» **What you are asked to do**
In the listing below, copy the lines from the line with "this 253×190 image." up to and including the line with "rusty vehicle [0, 79, 66, 130]", keeping every character unchanged.

** Start Listed entries **

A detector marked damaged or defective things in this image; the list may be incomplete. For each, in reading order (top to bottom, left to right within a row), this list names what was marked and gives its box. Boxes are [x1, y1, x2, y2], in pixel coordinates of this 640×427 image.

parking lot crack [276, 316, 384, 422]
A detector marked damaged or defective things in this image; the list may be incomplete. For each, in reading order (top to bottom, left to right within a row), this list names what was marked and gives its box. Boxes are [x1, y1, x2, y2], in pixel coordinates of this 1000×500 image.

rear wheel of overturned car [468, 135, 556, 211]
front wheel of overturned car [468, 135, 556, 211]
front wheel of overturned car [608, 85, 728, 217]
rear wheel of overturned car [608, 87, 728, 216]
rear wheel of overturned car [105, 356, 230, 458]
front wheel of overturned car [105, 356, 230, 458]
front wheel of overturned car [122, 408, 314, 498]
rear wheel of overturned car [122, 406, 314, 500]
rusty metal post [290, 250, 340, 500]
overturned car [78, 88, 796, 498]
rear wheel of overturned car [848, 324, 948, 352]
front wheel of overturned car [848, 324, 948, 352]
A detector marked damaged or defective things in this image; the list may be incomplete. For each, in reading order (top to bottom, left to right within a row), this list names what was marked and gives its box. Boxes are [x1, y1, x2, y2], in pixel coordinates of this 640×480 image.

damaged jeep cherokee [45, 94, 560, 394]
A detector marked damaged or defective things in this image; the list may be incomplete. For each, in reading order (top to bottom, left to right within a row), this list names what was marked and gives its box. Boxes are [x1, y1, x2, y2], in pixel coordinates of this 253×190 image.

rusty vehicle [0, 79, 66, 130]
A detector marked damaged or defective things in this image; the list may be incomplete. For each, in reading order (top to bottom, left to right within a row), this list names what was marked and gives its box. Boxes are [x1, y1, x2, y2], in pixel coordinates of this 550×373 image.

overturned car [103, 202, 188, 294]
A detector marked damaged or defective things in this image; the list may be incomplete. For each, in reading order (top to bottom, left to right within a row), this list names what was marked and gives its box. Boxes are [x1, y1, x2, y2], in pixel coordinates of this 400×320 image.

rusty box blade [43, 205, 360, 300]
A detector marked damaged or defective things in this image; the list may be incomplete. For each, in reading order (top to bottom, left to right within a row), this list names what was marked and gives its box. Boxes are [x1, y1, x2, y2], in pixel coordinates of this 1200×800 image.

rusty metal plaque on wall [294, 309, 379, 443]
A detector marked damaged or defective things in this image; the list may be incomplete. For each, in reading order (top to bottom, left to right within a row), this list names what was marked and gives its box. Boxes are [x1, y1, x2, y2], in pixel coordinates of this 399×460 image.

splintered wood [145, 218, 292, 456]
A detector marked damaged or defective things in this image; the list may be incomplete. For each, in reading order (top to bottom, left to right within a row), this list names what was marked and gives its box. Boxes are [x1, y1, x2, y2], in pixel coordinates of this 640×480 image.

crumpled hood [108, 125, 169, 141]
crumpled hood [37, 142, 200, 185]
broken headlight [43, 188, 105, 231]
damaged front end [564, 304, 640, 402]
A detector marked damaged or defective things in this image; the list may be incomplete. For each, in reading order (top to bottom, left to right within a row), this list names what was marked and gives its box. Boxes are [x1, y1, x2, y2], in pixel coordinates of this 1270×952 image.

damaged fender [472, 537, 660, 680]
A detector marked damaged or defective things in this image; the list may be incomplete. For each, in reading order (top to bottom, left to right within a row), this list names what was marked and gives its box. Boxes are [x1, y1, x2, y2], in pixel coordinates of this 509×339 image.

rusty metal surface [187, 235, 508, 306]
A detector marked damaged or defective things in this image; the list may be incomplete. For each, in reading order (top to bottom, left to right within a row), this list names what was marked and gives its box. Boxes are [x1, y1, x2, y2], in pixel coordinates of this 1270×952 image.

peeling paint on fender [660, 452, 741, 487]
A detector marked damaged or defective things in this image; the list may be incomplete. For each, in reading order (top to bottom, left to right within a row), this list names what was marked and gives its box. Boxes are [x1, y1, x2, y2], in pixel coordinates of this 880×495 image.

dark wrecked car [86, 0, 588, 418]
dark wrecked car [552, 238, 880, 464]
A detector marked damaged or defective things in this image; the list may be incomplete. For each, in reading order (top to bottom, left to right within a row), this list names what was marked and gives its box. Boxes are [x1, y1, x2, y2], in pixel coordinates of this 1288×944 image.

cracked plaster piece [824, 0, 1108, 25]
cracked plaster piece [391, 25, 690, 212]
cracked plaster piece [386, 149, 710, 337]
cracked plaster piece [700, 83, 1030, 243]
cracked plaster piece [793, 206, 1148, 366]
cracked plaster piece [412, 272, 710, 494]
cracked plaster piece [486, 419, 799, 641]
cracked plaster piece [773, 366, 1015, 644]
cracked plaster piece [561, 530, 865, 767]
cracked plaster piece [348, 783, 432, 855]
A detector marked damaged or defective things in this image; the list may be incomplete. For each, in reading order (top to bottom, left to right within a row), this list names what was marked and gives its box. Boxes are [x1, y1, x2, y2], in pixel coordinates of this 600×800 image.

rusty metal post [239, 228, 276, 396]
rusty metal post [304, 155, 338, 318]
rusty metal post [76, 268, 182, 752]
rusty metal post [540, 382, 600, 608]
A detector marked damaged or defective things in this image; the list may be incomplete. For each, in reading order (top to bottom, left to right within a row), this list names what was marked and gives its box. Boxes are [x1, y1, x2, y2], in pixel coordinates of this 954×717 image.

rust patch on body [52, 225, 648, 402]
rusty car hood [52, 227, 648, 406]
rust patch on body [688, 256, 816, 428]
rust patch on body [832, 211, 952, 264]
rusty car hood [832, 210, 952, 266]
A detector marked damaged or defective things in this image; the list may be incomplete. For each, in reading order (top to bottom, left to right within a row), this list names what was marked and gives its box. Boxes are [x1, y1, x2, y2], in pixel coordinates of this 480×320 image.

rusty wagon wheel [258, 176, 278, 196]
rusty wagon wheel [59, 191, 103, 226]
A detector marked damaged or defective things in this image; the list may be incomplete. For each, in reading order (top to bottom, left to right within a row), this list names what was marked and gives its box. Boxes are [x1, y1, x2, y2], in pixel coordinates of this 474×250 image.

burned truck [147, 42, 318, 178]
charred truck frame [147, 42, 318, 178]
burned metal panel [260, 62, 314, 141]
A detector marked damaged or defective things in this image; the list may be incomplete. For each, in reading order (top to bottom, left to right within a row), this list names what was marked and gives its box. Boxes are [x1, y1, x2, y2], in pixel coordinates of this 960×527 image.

** End Listed entries **

» **Correct result**
A detector marked damaged or defective things in this image; the list may be incomplete. For each, in reading order (top to bottom, left to right within a row), this list names what was marked and gives its box. Boxes are [x1, y1, x2, y2], in pixel coordinates of this 253×190 image.

rusty vehicle [0, 79, 66, 130]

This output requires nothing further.